O foco da pesquisadora é principalmente o feminismo islâmico que surge nos anos 80, dentro desses enfrentamentos do paradigma islâmico.  Por meio de tasfir (comentários do Alcorão) e ijihad (análise racional das fontes religiosas), esse movimento tem como propósito uma reforma no Islã, de forma a eliminar interpretações patriarcais, promovendo cortes na sharia, por exemplo contra as penas de morte por apedrejamento impostas às mulheres pelo Estado sob a alegação de zina (sexo antes do casamento ou adultério).

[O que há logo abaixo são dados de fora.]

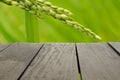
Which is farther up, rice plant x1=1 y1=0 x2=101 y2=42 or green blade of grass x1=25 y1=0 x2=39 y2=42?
rice plant x1=1 y1=0 x2=101 y2=42

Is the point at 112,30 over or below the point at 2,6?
below

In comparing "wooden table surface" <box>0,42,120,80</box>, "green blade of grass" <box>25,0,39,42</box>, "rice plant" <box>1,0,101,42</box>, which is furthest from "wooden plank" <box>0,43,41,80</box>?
"green blade of grass" <box>25,0,39,42</box>

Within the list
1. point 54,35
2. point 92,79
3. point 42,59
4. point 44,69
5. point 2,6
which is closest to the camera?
point 92,79

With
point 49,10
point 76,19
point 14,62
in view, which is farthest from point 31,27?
point 49,10

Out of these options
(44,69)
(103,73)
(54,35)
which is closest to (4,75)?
(44,69)

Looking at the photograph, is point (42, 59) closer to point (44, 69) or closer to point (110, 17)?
point (44, 69)

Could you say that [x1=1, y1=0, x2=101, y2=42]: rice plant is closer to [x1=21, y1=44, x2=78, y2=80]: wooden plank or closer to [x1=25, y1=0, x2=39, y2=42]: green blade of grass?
[x1=21, y1=44, x2=78, y2=80]: wooden plank

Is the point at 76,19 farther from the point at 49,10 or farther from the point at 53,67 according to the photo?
the point at 49,10
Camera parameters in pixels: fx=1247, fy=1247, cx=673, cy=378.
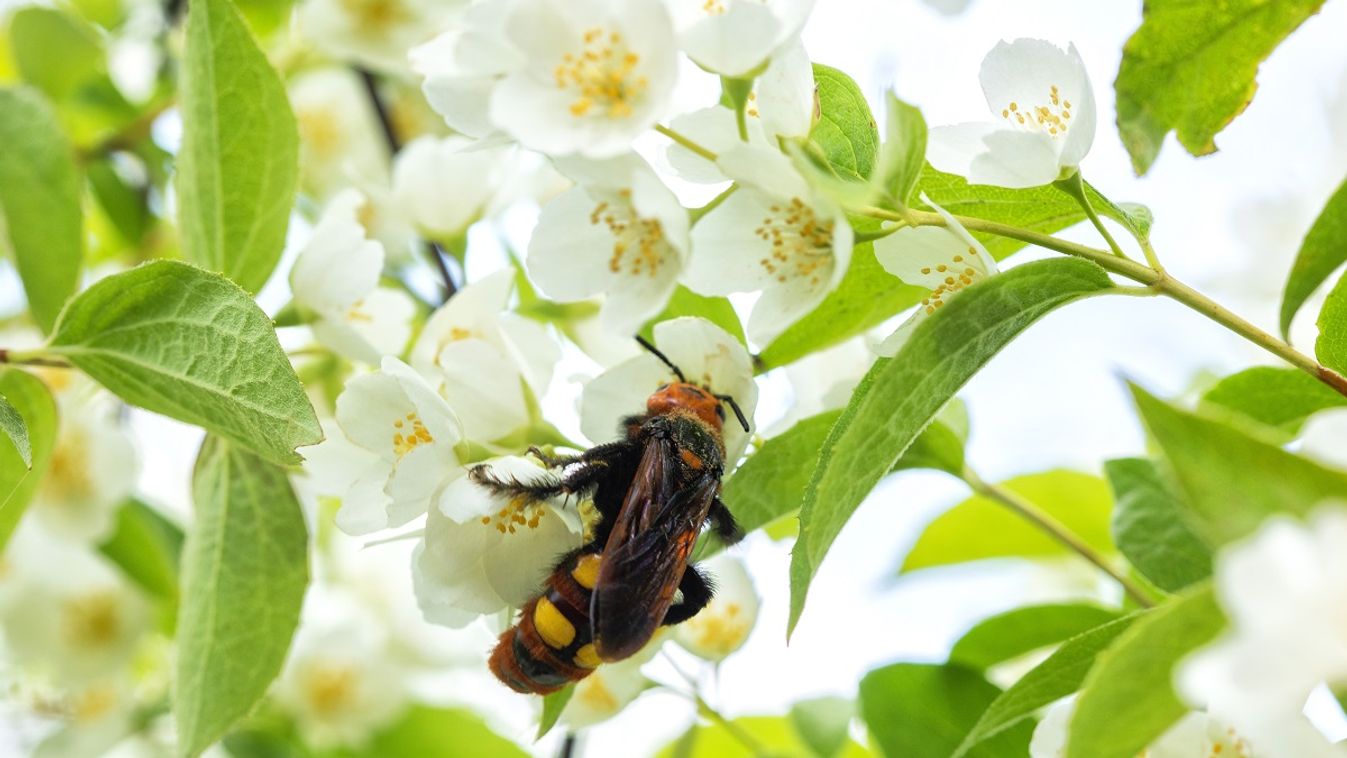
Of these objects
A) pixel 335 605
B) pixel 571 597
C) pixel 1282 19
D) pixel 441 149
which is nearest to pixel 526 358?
pixel 571 597

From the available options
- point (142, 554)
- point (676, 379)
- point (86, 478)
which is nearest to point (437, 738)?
point (142, 554)

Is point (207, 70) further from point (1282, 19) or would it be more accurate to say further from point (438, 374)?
point (1282, 19)

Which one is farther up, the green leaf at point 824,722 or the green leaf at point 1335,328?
the green leaf at point 1335,328

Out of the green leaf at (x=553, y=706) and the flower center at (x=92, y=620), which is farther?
the flower center at (x=92, y=620)

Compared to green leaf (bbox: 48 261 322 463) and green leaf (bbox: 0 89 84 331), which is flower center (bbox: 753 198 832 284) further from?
green leaf (bbox: 0 89 84 331)

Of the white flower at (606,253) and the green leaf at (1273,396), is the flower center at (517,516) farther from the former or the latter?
the green leaf at (1273,396)

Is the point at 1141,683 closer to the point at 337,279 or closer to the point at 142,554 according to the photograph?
the point at 337,279

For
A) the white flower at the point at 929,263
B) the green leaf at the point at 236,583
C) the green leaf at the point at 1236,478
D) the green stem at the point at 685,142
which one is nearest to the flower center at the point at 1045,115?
the white flower at the point at 929,263
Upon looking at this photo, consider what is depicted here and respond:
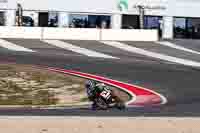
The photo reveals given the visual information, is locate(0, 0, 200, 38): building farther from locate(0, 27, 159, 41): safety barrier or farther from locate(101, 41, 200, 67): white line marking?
locate(101, 41, 200, 67): white line marking

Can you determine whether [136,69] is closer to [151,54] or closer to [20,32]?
[151,54]

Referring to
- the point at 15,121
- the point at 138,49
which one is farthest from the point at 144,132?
the point at 138,49

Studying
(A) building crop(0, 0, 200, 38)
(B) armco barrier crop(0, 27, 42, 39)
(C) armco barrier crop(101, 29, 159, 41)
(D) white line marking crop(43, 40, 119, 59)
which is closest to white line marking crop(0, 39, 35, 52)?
(B) armco barrier crop(0, 27, 42, 39)

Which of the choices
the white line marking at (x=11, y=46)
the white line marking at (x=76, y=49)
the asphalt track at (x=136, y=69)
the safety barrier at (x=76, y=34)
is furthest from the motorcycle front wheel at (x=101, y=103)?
the safety barrier at (x=76, y=34)

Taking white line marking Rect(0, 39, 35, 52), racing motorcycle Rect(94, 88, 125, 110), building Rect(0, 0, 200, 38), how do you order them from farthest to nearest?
building Rect(0, 0, 200, 38), white line marking Rect(0, 39, 35, 52), racing motorcycle Rect(94, 88, 125, 110)

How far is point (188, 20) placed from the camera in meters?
50.1

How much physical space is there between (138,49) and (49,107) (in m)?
18.6

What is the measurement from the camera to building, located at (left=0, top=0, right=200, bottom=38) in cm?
4825

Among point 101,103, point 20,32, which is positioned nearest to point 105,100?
point 101,103

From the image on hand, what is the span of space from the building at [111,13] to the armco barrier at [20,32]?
12.2 metres

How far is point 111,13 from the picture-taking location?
49094 millimetres

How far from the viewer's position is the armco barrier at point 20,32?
35.3 meters

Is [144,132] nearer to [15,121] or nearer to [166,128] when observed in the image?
[166,128]

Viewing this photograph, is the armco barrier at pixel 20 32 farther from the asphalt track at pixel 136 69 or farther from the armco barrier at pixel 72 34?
the asphalt track at pixel 136 69
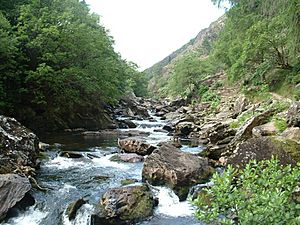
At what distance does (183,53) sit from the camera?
461 ft

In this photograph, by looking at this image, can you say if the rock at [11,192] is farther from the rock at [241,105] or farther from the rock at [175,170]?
the rock at [241,105]

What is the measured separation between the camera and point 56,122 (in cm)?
2162

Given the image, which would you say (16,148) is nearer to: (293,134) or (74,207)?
(74,207)

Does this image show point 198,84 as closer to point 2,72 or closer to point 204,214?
point 2,72

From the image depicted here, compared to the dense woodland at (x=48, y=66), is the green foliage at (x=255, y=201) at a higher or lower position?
lower

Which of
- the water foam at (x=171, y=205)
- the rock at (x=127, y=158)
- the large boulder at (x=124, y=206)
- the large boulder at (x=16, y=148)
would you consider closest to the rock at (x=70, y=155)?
the large boulder at (x=16, y=148)

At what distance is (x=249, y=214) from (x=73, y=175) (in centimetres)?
845

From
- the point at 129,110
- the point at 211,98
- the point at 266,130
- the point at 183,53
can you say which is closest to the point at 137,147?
the point at 266,130

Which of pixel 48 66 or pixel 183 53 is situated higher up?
pixel 183 53

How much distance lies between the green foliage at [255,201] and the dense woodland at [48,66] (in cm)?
1549

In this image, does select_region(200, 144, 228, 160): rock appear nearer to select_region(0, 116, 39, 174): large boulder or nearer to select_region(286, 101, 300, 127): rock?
select_region(286, 101, 300, 127): rock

Uma leitura feminista das fontes religiosas permite alavancar possíveis direitos emancipatórios para melhorar o status socioeconômico das mulheres muçulmanas.

Por meio de uma busca em sites e páginas de Facebook, Cila fez um levantamento da presença dos movimentos feministas em países muçulmanos, o que proporcionou a elaboração de quadros demonstrativos da vasta produção teórica sobre mulheres ou movimento de mulheres muçulmanas. Foram mais de 100 listados, sendo que a pesquisa é limitada e restringiu-se apenas ao conteúdo em árabe, inglês e francês. Fica evidente, uma grande presença do feminismo islâmico em organizações formais em países muçulmanos como Turquia, Egito, Tunísia, Jordânia, Argélia, Irã, Indonésia, Malásia, Bangladesh, Marrocos, Camarões, entre outros

Assim, foi possível, segundo a pesquisadora, caracterizar  os feminismos dentro de suas particularidades e diferenciá-los de outros movimentos. Cila ainda afirma que sua tese de doutorado tem como cerne – “compreender a narrativa desse movimento social feminista, as suas características particulares e o seu interesse político dentro das disputas pelas consciências”.